My “knowledge” is spread out on various SaaS (Google, slack, linear, notion, etc). I don’t see how I can centralize my “knowledge” without a lot of manual labour.

show comments
appsoftware

I created AS Notes (https://www.asnotes.io) (an extension for VS Code, Antigravity etc) partly because of this use case. It works like Obsidian, being markdown based, with wikilinks, mermaid rendering and task management. In VS Code, we have access to really good Agent harnesses and can navigate our notes and documents in a file system like manner. Further, using AGENTS.md, idea files etc we can instruct the agent how to interact, add to our notes etc. I've found working with my notes like this really useful, and provided I trim anything generated by an AI that's not going to be useful, provides an investment in the information I've gathered as the information is retained in markdown rather than getting lost in multiple chatbot UI s.

stared

Filesystem is a tree - a particular, constrained graph. Advanced topics usually require a lot of interconnections.

Maybe it is why mind maps never spoke to me. I felt that a tree structure (or even - planar graphs) were not enough to cover any sufficiently complex topic.

show comments
itake

I'm wonder though:

1. Why does AI need that folder structure?

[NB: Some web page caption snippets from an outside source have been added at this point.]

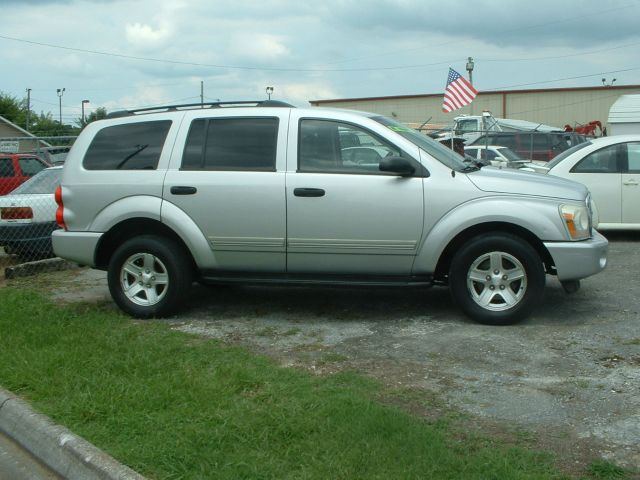 2004 Dodge Durango Super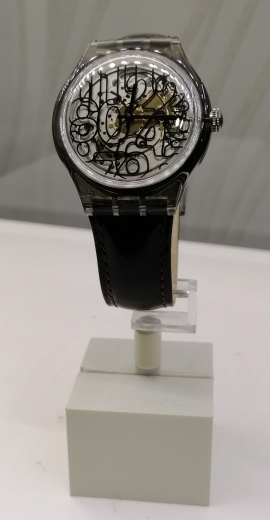 Swatch Automatic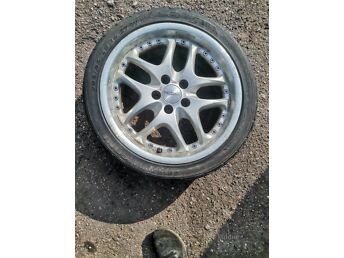 5/100 R 16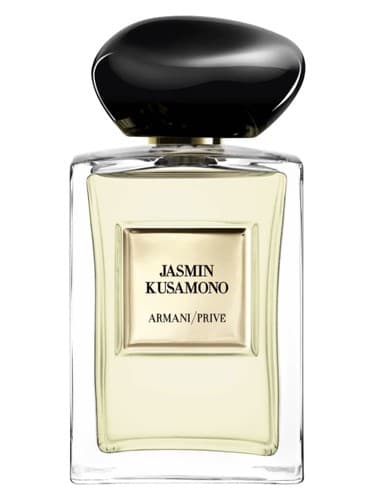 Jasmin Kusamono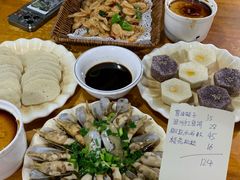 -温州一家人美食(西木头市店)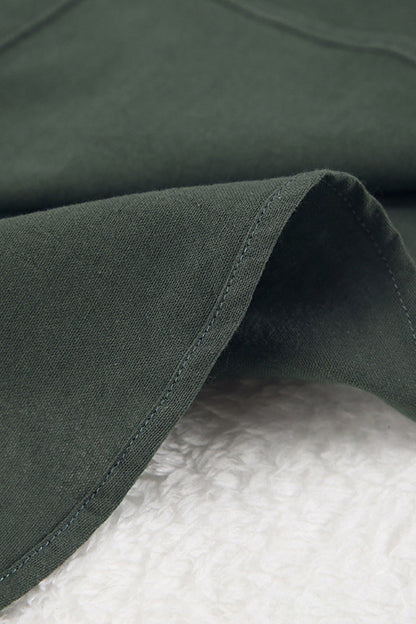 Beautifully Balanced Garment with Timeless Character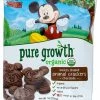 Discount ???? Disney Pure Growth - Organic - Mickey Animal Crackers - Chocolate ???? 1 Discount ???? Disney Pure Growth - Organic - Mickey Animal Crackers - Chocolate ???? -Disney Shop img 0543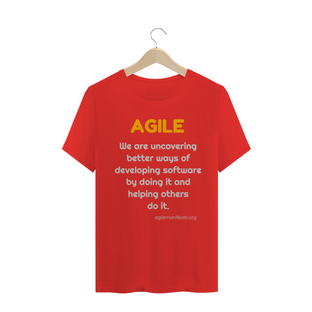 Nome do produtoAgile What?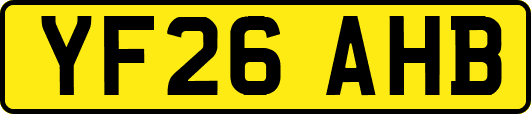 YF26AHB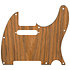 Telecaster SS Pickguard Rosewood Fender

Why not a flat list of files and let the AI agent explore with BM25 / grep, etc.

2. pre-compute compression vs compute at query time.

Kaparthy (and you) are recommending pre-compressing and sorting based on hard coded human abstraction opinions that may match how the data might be queried into human-friendly buckets and language.

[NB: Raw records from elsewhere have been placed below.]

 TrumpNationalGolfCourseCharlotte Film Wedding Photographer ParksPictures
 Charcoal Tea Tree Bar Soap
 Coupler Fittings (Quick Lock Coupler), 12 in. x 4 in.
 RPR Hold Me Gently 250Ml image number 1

Why not just let the AI calculate this at run time? Many of these use cases have very few files and for a low traffic knowledge store, it probably costs less tokens if you only tokenize the files you need.

show comments
WillAdams

I've found a similar structure along with a naming convention useful at my day job --- the big thing is the names are such that when copied as a filepath, the filepath and extension deleted, and underscores replaced by tabs, the text may then be pasted into a spreadsheet and summed up or otherwise manipulated.

In somewhat of an inversion, I've been getting the initial naming done by an LLM (well, I was, until CoPilot imposed file upload limits and the new VPN blocked access to it) --- for want of that, I just name each scan by Invoice ID, then use a .bat file made by concatenating columns in a spreadsheet to rename them to the initial state ready for entry.

game_the0ry

There for sure a "second brain" product hiding in plain site for one of the frontier AI companies. Google/Gemini should be all over this right now.

exossho

I can't remember how many file structures I've already tried... LLMs seem to be a great help here. Also used CC to organize my messy harddrive.

Now just need to find a good way to maintain the order...

show comments
bhewes

Wow just strings in files. Are you jumping node to node via pointers index free?

themafia

Sure. It just fails to be atomic. Which is a property I really like.